Group Members

Prof. Ran Zadok, Department of Archaeology and Ancient Near Eastern Cultures, Tel Aviv University

Prof. Ran Zadok is the world's leading expert in ancient Near Eastern population groups in the first millennium. Over the past decades, he assembled almost single handed the cuneiform data concerned with Judeans, Israelites, and other West Semitic ethnic groups. The results of his studies are published in numerous monographs and articles. Prof. Zadok's achievement in the field of Assyrian and Babylonian population groups and onomastics remains unparalleled in the field of ancient Near Eastern Studies by virtue of his vast collection of data, following the transliteration and translation of over 3000 cuneiform tablets, many of which are as yet unpublished.

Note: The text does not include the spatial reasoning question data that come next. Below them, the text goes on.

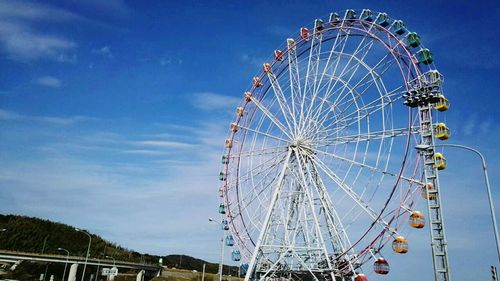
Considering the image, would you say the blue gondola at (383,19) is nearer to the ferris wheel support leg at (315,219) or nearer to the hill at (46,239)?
the ferris wheel support leg at (315,219)

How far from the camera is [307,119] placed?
3369 cm

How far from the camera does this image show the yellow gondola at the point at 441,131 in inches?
1042

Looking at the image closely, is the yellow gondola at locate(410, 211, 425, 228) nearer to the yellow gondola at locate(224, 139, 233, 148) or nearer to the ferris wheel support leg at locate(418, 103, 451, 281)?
the ferris wheel support leg at locate(418, 103, 451, 281)

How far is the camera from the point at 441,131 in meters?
26.5

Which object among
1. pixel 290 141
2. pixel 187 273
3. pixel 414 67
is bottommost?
Result: pixel 187 273

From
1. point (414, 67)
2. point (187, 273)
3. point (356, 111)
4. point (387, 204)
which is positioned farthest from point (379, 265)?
point (187, 273)

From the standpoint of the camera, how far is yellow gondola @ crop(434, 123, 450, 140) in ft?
86.8

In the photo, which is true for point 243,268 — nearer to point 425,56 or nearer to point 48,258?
point 425,56

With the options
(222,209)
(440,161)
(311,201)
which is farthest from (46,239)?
(440,161)

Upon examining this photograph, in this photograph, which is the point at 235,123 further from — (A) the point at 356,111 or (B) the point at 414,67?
(B) the point at 414,67

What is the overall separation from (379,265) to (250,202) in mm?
12262

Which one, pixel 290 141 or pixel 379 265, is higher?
pixel 290 141

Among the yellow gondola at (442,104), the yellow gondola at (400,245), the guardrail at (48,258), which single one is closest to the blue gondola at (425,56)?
the yellow gondola at (442,104)

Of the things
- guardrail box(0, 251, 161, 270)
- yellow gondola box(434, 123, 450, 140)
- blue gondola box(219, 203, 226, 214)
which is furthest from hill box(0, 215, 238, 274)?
yellow gondola box(434, 123, 450, 140)
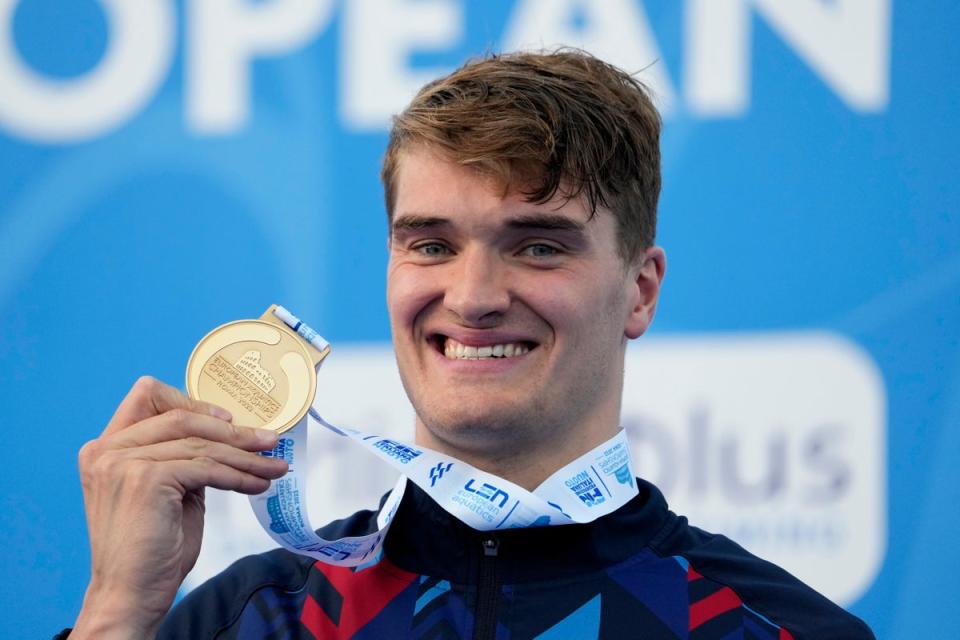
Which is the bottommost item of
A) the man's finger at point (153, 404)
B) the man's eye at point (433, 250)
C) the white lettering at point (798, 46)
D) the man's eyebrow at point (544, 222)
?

Prof. Yoram Cohen, Department of Archaeology and Ancient Near Eastern Cultures, Tel Aviv University

Prof. Yoram Cohen has studied the archives of the city of Emar. By forming the Emar Online Database, he established together with co-researcher Dr. d'Alfonso (University of Konstanz, Germany) the city's chronology which is relevant to our understanding of the end of the Late Bronze Age. Dr. Cohen brings to the current project his expertise in the study of ancient archives and the construction of large-scale computerized projects.

Prof. Kathleen Abraham, Faculty of Arts - Language and Area Studies (Ancient Near East) , University of Leuven.

Prof. Kathleen Abraham specializes in the socio-economic history of Babylonia in the Neo-Babylonian and Persian periods. She has extensively studied the archives of several Babylonian families and reconstructed from the documents that were held in these archives the families' economic profile and social network. In her books and articles she gives a lively picture of how these Babylonian families built up their wealth, developed strategies to maintain or expend their wealth, and nurtured links with the local priestly or political establishment. Her publication of two of the Āl Yāhūdu tablets for the first time, a marriage contract and an inheritance contract involving parties of Judean descent, elaborates on the Judean versus local Babylonian marriage practices, the living conditions of immigrant families in Babylonia and the process of their linguistic and economic assimilation.